Nuclear extracts from embryos of Xenopus laevis were shown to contain a protein activity, KTF-1, which binds in vitro to the promoter of the embryonic, epidermis-specific keratin gene, XK81A1. Mobility shift assays, methylation interference and footprinting analysis were used to show that the KTF-1 binding site contains an imperfect, palindromic sequence, ACCCTGAGGCT. This sequence occurs once in the XK81A1 promoter, 152-162 base pairs upstream of the transcription start site. A construct of the keratin gene in which this sequence was altered so that it no longer binds KTF-1 in vitro showed severely reduced transcription levels upon injection into Xenopus embryos, but retained epidermal specificity. Addition of KTF-1 binding sites also enhanced epidermal and non-epidermal activity of a heterologous promoter, Xenopus beta-globin, in embryos. These results suggest that KTF-1 is a general activator of embryonic keratin transcription, which acts in concert with other factors to produce high levels of epidermis-specific expression.

Regional identity is established before gastrulation in the Xenopus embryo.

Regional differences in cell recognition properties along the animal-vegetal axis of Xenopus laevis embryos were investigated by using an in vitro cell sorting assay. Dissociated cells were obtained from defined regions of blastula- and early gastrula-stage embryos. Binary combinations of cells from different regions, or from the same region at different ages, were aggregated in stationary culture. Labelling of one population in each pair with a cell-autonomous dye allowed the degree of sorting out in the resulting aggregates to be scored. In combinations of cells from animal caps (prospective ectoderm) and vegetal masses (prospective endoderm), sorting was detectable at the equivalent of late blastula stage and increased with developmental age to the gastrula stage. In addition, cells from the same region but different stages sorted from each other, indicating temporal changes in regional identity. Marginal cells (prospective mesoderm) sorted strongly from vegetal cells but only weakly from animal cells. These results indicate the presence of regional identity in the form of specific recognition properties in cells of the Xenopus blastula. We suggest that these properties act to establish and maintain coherent cell populations, corresponding to the primary germ layers, prior to gastrulation. These results account for the gradual restriction in developmental capacity of blastomeres seen previously in single-cell transplantation experiments from this laboratory.

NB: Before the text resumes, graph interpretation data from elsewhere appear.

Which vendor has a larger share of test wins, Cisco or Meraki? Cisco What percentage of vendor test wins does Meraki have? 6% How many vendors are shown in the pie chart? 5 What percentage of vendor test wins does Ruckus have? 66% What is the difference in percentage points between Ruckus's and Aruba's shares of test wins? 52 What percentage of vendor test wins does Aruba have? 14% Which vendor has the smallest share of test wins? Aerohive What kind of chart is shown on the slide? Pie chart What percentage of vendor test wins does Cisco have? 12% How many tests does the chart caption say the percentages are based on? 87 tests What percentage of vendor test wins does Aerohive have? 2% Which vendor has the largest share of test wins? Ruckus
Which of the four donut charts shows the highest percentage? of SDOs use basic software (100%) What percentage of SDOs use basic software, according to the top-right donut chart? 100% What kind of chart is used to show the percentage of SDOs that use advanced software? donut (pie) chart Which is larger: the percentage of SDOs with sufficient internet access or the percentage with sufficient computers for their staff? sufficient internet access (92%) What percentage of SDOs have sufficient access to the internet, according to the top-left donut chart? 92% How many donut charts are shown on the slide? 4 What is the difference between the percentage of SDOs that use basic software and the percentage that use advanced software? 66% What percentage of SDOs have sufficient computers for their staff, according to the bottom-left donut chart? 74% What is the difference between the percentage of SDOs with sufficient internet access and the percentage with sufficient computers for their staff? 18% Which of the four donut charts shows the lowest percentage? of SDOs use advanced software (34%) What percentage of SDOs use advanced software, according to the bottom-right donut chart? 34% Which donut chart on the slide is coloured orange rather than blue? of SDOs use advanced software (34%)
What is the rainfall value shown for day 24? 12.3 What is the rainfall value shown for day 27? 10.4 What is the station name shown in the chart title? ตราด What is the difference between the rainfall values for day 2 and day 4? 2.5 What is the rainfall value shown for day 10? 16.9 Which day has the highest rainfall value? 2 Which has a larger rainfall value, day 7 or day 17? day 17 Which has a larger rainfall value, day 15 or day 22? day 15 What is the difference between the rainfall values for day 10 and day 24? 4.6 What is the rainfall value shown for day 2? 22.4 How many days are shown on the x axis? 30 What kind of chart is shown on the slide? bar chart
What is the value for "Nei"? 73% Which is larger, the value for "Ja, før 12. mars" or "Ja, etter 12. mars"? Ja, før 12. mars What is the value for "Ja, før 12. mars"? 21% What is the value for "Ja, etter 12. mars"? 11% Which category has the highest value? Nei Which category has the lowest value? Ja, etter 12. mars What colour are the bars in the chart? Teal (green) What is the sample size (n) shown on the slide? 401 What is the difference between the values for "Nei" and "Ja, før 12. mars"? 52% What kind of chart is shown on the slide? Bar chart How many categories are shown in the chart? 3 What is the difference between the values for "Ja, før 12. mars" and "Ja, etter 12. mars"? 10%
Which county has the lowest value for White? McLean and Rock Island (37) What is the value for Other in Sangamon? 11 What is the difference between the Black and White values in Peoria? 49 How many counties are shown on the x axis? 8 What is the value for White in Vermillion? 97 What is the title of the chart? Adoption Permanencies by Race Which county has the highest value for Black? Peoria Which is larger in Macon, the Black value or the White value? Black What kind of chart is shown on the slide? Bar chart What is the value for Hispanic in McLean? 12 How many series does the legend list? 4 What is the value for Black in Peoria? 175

Transcriptional regulation of a Xenopus embryonic epidermal keratin gene.

XK81A1 is a type I epidermal keratin gene expressed in early developmental stages of Xenopus (Jonas et al. 1985). Fusion of the keratin promoter (-5900 to +26) to a human beta globin gene led to fully epidermis-specific accumulation of human globin mRNA and protein when this DNA was injected into fertilized eggs. Further localization of regulatory sequences was accomplished by injecting marked, 5'-deleted keratin gene DNA into fertilized eggs and evaluating tissue specificity of expression. All 5' flanking DNA upstream from -487 could be removed without interfering with keratin gene expression or regulation. These results suggest that the primary mode of regulation of epidermis-specific keratin gene expression is at the level of transcription, and that sequence elements in the 5' flanking region of the keratin gene, between -487 and +26, are responsible for this regulation.